#### Task to carry out:
Once you reach the line containing "New Zealand, site", reproduce it and every later line exactly, through the end of the data.

#### Information shown:
┌──
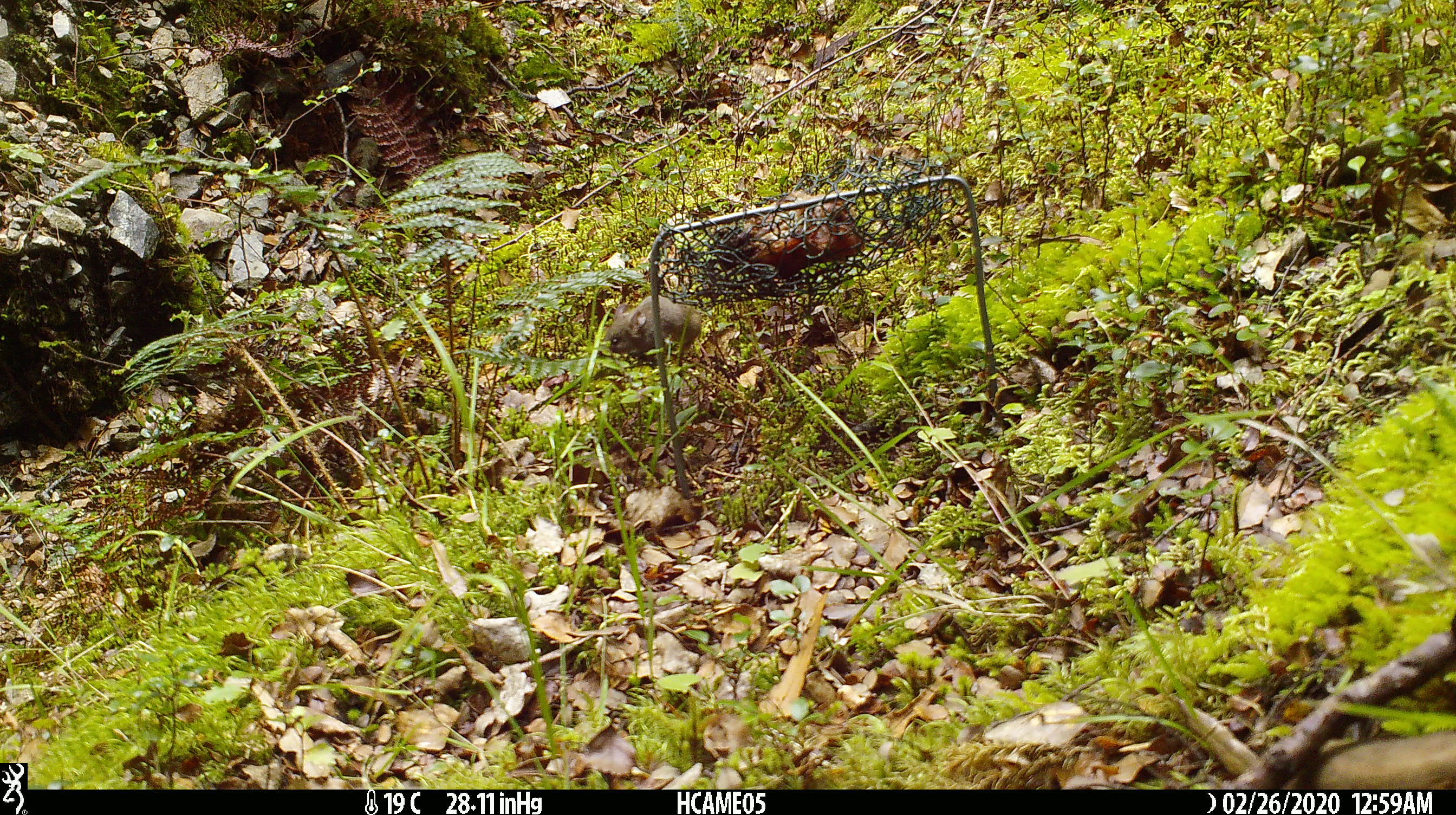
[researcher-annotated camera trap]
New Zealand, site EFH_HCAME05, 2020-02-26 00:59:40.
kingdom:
└──
#### Output below:
New Zealand, site EFH_HCAME05, 2020-02-26 00:59:40.
kingdom:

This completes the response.